Há ainda a conta do isolamento. Pintar a parede depois do rodapé pronto obriga a proteger a peça inteira, canto a canto. Na ordem inversa, a fita protege só uma faixa estreita de parede acima do rodapé, e o pincel de esmalte, mais preciso que o rolo, faz a linha final. Cada etapa cobre a rebarba da anterior — é isso que derruba o retrabalho de recorte.
Fechamento: demãos completas e remontagem sem pressa
Termine cada superfície por inteiro antes de descer para a próxima: todas as demãos do teto, depois todas as das paredes, e assim por diante. Alternar demãos entre superfícies parece adiantar o serviço, mas multiplica os pontos de contato entre tinta pronta e tinta fresca.
A remontagem também tem hora. Maçanetas, espelhos e portas voltam só depois do intervalo indicado na embalagem do esmalte — ferragem apertada sobre pintura recente deixa marca que retoque nenhum disfarça direito. E se sobrar dúvida sobre qual fundo pedir para cada material, dá para alinhar a lista de superfícies com a loja pelo WhatsApp antes da compra.
Quatro atalhos que desandam a sequência
- Lixar a porta com a parede pronta. O pó da madeira assenta sobre a tinta nova e vira textura onde deveria haver superfície lisa. Lixamento é fase um, nunca fase cinco.
- Pintar o rodapé antes de terminar a barra da parede. Cada demão que ainda falta na parede é uma chance de pingar na peça já esmaltada.
- Comprar por partes. Faltou fundo para o metal no meio do serviço, a sequência trava e a etapa entra fora de hora. O checklist antes de comprar tinta ajuda a fechar a lista completa numa viagem só.
- Tratar o metal fixo como pendência para depois. A grade esquecida no escopo obriga a lixar ferrugem dentro de um cômodo pronto — e o resíduo escuro mancha o que já estava entregue.
FAQ
Rodapé de madeira: pinto antes ou depois da parede?
Depois. A parede desce até encostar no rodapé sem exigir linha perfeita, e o esmalte vem em seguida cobrindo o encontro entre os dois.
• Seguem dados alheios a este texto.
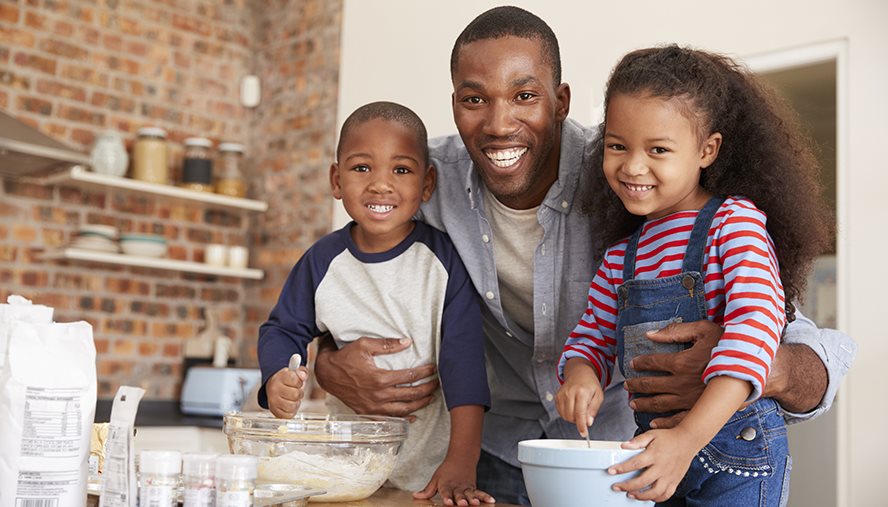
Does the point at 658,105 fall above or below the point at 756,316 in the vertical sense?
above

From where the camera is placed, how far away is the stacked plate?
12.5ft

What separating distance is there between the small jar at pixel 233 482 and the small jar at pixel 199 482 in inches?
0.5

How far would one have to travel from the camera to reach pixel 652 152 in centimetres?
121

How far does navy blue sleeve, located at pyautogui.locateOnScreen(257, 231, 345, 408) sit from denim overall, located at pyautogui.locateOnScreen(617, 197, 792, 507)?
1.91ft

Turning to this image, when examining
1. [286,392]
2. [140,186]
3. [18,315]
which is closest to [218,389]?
[140,186]

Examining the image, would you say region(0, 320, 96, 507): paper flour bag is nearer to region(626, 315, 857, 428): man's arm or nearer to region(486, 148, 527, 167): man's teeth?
region(626, 315, 857, 428): man's arm

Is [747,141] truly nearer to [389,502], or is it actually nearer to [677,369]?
[677,369]

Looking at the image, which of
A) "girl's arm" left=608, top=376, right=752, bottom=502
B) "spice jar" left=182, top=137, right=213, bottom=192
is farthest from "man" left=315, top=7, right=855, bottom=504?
"spice jar" left=182, top=137, right=213, bottom=192

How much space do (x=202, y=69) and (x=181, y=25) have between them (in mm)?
226

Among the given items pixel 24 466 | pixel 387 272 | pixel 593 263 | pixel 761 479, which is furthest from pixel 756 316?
pixel 24 466

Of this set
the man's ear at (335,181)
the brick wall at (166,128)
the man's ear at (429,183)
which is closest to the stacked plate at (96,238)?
the brick wall at (166,128)

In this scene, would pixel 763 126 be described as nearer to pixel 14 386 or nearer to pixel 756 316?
pixel 756 316

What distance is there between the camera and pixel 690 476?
116cm

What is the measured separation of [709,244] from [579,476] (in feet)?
1.30
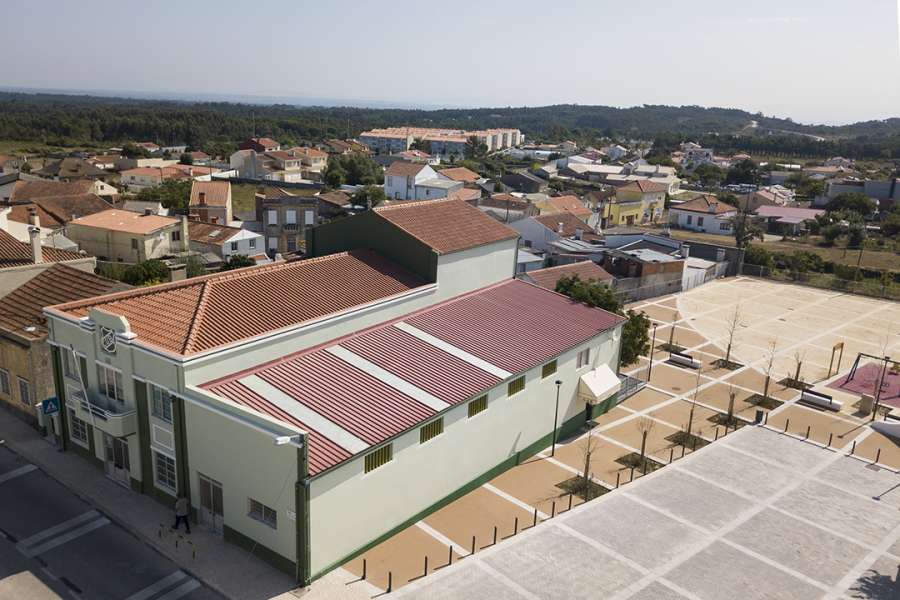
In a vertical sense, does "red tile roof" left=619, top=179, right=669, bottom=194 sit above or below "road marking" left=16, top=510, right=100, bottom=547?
above

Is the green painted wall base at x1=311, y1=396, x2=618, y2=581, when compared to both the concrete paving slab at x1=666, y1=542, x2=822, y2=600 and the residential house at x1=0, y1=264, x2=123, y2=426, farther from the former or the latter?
the residential house at x1=0, y1=264, x2=123, y2=426

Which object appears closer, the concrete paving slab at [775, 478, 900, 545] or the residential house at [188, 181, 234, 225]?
the concrete paving slab at [775, 478, 900, 545]

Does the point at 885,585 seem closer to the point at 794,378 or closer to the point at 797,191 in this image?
the point at 794,378

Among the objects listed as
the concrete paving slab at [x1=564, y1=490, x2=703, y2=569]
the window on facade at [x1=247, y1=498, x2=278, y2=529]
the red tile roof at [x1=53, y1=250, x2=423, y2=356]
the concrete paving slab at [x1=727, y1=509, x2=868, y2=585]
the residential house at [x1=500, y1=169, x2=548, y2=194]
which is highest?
the red tile roof at [x1=53, y1=250, x2=423, y2=356]

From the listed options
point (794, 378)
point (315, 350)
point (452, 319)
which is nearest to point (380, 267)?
point (452, 319)

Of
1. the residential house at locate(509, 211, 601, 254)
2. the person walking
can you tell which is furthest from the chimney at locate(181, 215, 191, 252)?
the person walking

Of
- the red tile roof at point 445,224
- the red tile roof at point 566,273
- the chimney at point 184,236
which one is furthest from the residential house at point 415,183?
the red tile roof at point 445,224
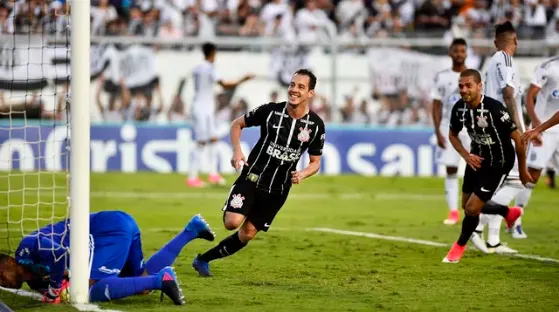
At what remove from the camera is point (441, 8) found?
24.0 m

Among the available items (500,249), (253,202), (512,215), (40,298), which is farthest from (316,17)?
(40,298)

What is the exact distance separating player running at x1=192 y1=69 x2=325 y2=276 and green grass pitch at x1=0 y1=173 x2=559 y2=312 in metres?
0.48

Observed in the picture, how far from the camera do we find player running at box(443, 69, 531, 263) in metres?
10.1

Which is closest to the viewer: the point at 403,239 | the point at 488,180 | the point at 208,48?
the point at 488,180

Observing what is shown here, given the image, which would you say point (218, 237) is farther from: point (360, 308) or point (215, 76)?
point (215, 76)

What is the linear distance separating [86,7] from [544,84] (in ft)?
21.0

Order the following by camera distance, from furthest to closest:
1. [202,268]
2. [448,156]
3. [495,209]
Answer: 1. [448,156]
2. [495,209]
3. [202,268]

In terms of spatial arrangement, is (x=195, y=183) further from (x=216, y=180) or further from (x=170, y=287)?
(x=170, y=287)

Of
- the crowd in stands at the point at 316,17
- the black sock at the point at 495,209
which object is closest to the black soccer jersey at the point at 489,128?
the black sock at the point at 495,209

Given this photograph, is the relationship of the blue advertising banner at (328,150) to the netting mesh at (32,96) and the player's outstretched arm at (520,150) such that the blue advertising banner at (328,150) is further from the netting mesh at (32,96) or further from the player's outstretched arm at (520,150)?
the player's outstretched arm at (520,150)

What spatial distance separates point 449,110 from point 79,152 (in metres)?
7.75

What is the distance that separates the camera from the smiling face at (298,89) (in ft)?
30.7

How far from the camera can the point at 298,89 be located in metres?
9.37

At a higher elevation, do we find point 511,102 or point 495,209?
point 511,102
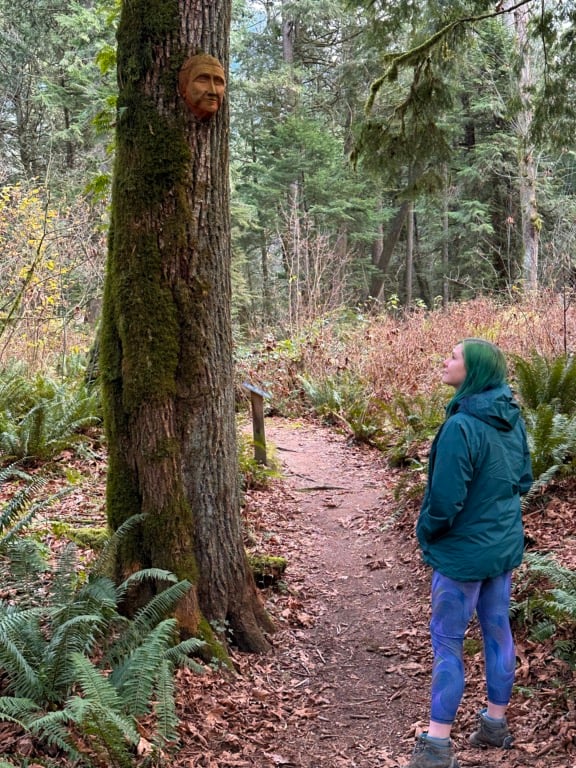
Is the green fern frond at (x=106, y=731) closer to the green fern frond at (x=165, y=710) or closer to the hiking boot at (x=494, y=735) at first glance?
the green fern frond at (x=165, y=710)

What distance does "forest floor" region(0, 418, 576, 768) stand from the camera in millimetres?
3008

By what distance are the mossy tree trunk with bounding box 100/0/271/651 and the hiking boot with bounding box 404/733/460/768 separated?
4.39ft

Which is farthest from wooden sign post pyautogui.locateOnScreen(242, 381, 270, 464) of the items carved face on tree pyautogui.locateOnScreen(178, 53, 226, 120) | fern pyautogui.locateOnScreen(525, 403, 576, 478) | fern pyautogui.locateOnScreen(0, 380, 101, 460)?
carved face on tree pyautogui.locateOnScreen(178, 53, 226, 120)

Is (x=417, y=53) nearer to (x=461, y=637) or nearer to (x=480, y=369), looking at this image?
(x=480, y=369)

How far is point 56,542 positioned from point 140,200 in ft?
9.09

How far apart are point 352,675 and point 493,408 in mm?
2115

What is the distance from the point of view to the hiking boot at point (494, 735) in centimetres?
296

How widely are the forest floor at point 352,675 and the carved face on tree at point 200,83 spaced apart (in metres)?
3.13

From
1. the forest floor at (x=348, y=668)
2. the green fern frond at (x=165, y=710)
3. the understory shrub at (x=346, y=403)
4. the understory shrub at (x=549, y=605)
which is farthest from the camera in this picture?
the understory shrub at (x=346, y=403)

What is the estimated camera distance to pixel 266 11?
24547 millimetres

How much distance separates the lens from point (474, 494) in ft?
9.31

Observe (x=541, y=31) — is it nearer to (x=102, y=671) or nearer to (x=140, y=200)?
(x=140, y=200)

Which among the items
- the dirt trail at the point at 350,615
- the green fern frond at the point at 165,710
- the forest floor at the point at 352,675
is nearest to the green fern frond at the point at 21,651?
the green fern frond at the point at 165,710

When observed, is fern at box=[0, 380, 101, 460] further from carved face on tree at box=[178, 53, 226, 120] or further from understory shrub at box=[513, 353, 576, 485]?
understory shrub at box=[513, 353, 576, 485]
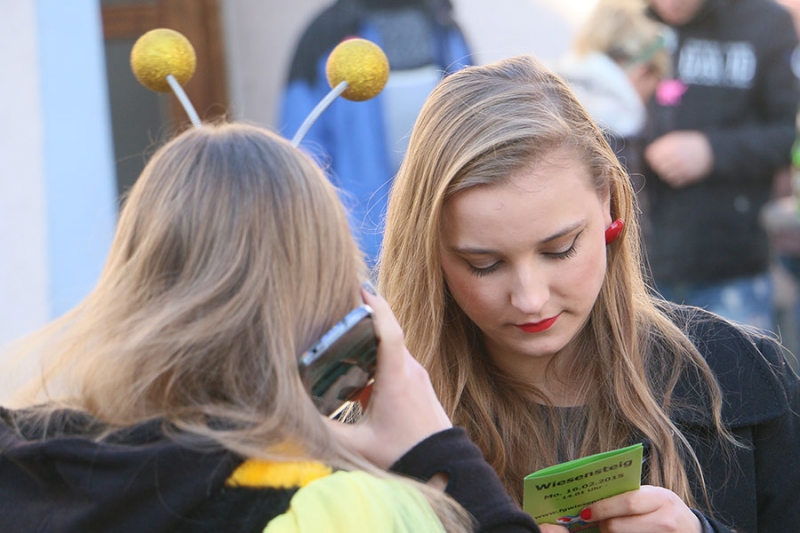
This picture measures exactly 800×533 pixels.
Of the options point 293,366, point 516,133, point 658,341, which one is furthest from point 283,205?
point 658,341

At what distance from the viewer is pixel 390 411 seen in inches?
61.9

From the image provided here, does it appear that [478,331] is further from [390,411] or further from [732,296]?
[732,296]

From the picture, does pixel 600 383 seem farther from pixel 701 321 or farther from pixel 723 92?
pixel 723 92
Se o rodapé for pintado com a mesma tinta da parede, aí ele entra junto da etapa da parede.
Preciso tirar as portas das dobradiças para pintar?
Não é obrigatório, mas quando dá, compensa: na horizontal a tinta assenta sem escorrer e as bordas ficam acessíveis. Porta no lugar exige isolar dobradiças e fechadura e mantê-la aberta até poder ser manuseada, conforme o intervalo da embalagem.
Grade de janela e corrimão entram em qual momento?
O preparo deles — ferrugem e fundo — entra na fase inicial, junto com todo o resto. O acabamento fica para o final, depois de teto, paredes e madeira, para não receber respingo de rolo. Peça removível pode ser pintada fora do cômodo a qualquer momento.